● **Short problem**
Convert the entries starting at the one containing "At what distance" and ending at the last entry into a two-column CSV with the headers entry_text and answer, one row per entry. Put each field in double quotes and replace any line breaks with spaces.

** Begin Record excerpts **

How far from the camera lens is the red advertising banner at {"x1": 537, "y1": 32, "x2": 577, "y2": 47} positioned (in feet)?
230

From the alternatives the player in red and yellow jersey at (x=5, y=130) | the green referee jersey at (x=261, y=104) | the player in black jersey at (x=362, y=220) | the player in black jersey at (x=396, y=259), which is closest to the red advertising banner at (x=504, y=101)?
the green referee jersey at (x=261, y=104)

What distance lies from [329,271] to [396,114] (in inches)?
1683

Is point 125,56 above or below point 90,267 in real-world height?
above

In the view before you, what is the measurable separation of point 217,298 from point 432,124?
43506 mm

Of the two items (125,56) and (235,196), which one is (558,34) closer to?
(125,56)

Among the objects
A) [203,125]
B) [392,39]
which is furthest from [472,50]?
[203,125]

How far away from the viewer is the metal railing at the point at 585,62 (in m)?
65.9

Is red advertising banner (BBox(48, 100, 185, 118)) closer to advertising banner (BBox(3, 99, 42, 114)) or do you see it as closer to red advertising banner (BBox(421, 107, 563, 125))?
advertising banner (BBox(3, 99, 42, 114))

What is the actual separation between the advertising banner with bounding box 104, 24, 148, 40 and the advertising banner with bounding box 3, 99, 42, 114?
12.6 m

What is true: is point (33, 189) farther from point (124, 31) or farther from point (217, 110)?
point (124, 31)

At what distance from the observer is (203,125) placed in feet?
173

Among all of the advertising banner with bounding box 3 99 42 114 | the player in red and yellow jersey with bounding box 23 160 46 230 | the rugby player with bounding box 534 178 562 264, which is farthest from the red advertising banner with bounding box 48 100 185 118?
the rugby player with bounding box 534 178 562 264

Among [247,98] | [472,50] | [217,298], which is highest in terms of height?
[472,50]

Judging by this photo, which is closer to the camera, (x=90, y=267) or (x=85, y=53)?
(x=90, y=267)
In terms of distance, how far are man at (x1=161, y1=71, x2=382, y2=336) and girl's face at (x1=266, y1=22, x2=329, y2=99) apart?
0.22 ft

** End Record excerpts **

● **Task answer**
entry_text,answer
"At what distance from the observer is (203,125) placed in feet?","173"
"Among all of the advertising banner with bounding box 3 99 42 114 | the player in red and yellow jersey with bounding box 23 160 46 230 | the rugby player with bounding box 534 178 562 264, which is farthest from the red advertising banner with bounding box 48 100 185 118?","the rugby player with bounding box 534 178 562 264"
"Among [247,98] | [472,50] | [217,298], which is highest in terms of height?","[472,50]"
"Judging by this photo, which is closer to the camera, (x=90, y=267) or (x=85, y=53)?","(x=90, y=267)"
"In terms of distance, how far are man at (x1=161, y1=71, x2=382, y2=336) and girl's face at (x1=266, y1=22, x2=329, y2=99) apart?","0.22 ft"